Second, the degree of transparency was unprecedented. National and foreign media were given maximum access to the earthquake region. They were also able to report on sensitive subjects, such as the shoddy building standards for schools that contributed to the particularly heavy death toll among the young. The Chinese government recognized from the outset that it had everything to gain from highlighting the scale of the tragedy and from allowing individual human stories to speak for themselves.

Third, the leadership revealed an unusual empathy with the victims. Wen Jiabao – ‘Grandfather Wen’ – not only reached the earthquake zone within hours, but once there acted in a way uncommon in Chinese leaders. He got his hands dirty, whether in helping to dig people out of the rubble or holding a saline drip for one of the injured. The subsequent declaration of three days of national mourning, during which all public and private entertainments were suspended, revealed a finely tuned sense of the national mood. The traditional divide between government and people – ‘the Emperor is far away’ – gave way to a genuine sense of common purpose.

Finally, the humanisation of China benefited from the country’s growing prominence in a globalised world. The Sichuan earthquake brought raw human emotion into our living rooms, proving that some things are truly universal. Who can forget the sight of rows of parents holding up pictures of their only children – the ultimate victims of China’s ‘one-child’ policy? Such images transcend even the starkest of ideological and political differences.

The question now is whether this new image of China can be sustained. What would it take for the Western commentariat to revert to type and indulge in further China-bashing – over Tibet, climate change, Darfur, lost industrial jobs, or democratisation? Probably not much at all. The humanisation of China is a fragile and perhaps transient phenomenon.
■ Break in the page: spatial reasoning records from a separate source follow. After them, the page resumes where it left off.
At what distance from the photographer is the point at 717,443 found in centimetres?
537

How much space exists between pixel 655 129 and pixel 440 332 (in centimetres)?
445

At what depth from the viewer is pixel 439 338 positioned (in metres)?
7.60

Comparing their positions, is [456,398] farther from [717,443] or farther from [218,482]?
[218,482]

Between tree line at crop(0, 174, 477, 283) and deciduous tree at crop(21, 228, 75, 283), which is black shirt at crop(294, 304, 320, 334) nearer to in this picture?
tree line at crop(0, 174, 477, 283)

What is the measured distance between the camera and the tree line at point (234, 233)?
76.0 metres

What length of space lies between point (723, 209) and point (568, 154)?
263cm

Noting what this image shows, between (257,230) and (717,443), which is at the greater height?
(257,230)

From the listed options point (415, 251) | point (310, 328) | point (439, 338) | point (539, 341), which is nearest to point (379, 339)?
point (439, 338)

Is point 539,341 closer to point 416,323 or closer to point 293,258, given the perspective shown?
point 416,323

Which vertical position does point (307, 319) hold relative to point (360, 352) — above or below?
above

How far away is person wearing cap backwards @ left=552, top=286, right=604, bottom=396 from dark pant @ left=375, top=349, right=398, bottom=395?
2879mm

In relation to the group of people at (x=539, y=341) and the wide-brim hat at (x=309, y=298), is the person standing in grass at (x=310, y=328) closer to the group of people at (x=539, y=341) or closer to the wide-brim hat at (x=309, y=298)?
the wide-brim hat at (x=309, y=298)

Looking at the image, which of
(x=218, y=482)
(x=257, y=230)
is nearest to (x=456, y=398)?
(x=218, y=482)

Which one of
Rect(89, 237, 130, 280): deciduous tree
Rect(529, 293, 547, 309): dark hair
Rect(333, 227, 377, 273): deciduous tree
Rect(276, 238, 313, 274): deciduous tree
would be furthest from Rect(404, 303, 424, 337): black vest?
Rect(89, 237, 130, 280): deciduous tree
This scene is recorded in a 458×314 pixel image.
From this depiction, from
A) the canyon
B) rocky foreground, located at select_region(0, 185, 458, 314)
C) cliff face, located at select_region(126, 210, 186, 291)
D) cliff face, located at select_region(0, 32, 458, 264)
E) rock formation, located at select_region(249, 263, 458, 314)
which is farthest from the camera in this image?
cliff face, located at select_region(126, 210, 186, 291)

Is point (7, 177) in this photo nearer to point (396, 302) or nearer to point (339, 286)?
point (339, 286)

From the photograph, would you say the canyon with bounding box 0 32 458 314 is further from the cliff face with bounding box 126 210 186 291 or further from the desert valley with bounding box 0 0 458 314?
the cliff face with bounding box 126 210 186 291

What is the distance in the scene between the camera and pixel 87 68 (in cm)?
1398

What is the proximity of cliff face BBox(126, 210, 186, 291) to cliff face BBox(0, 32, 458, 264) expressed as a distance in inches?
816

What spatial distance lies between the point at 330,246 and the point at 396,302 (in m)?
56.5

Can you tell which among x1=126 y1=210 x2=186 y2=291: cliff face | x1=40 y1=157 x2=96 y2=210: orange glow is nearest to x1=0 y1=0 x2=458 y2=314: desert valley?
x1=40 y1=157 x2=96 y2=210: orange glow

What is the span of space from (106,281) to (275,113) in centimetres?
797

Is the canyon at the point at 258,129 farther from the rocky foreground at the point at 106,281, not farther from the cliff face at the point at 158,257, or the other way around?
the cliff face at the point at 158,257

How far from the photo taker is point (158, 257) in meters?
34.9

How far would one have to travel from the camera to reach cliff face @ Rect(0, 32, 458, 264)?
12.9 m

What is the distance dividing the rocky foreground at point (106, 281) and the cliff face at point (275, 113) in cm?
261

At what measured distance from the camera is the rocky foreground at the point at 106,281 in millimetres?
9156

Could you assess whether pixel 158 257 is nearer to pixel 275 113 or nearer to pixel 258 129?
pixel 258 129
A swathe of Chinese gold medals at the forthcoming Beijing Olympics could trigger a new wave of Sinophobia. But whatever happens a very different China has emerged, far from the one-dimensional economic machine and totalitarian state of Western imagination. This China is a complex and contradictory entity, but whose resilience in times of crisis speaks of a profound sense of national unity.

Bobo Lo is director of the Russia and China programmes at the Centre for European Reform.